Posts tagged tokyo drifter

Tokyo Drifter (Seijun Suzuki, 1966)

Japan in the 1960s was a much cooler place than the United States were (or at least it seems that way), as technology and the economy began booming and Tokyo really began to become the true city of the future (see: my future review of Solaris) that it is today. Neon sprang up everywhere, pop music came blaring through the speakers everywhere you went, and the Western influence began to take a nice control. Akira Kurosawa was the most popular filmmaker in the country at a time where James Bond was all the rage (you can see how much that influenced Tokyo Drifter, too), but Nikkatsu was thriving. The studio had its gigantic boom in the 1960s, making a wide variety of movies (largely noir and urban dramas) and bringing in tons of cash. Leading this rush were Shōhei Imamura and Seijun Suzuki. Suzuki had quite a prolific run for the studio, directing countless films for them, before finally being fired for the ridiculousness that was 1967’s Branded to Kill. Not too long before making that movie, Suzuki made Tokyo Drifter, a wildly colorful yakuza film staring Tetsuya Watari as Tetsu, our drifter.

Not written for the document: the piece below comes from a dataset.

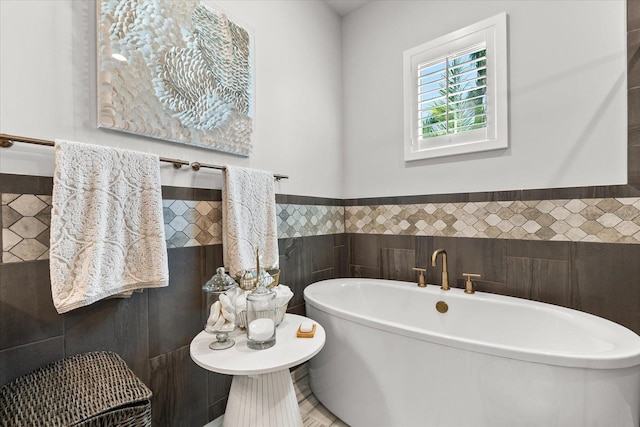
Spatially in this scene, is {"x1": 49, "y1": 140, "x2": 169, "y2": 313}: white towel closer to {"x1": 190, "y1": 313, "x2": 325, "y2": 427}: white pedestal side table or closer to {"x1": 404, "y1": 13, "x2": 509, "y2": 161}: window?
{"x1": 190, "y1": 313, "x2": 325, "y2": 427}: white pedestal side table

Recently, Tetsu’s boss, Kurata has given up the life of crime and currently leaves Tetsu in the middle of a neutral zone. From here, I have literally no idea where the story goes as it ends up heading down the most ridiculous directions…as everyone tries to catch up with Tetsu and murder him. His ex lovers get involved or something and it’s all a really ridiculous game of cat and mouse (this is only made more ridiculous in Branded to Kill). He essentially staves off everyone but this really is not the point of this film whatsoever. The point is how brilliant and vibrant those colors are. And how perfectly edited this movie is so all the jokes have enough lasting power. And those sets. And the outfit choices.

Whoever told you that movies being all style and no substance was wrong was in fact, really just um, well, plain wrong. Now sure, plenty of movies are all style, no substance, and are pure trash (fucking Sucker Punch, which I will probably review since somebody brought it up to me today) but Tokyo Drifter is the absolute masterpiece of this style of filmmaking. seriously, what a glorious way to spend 83 minutes.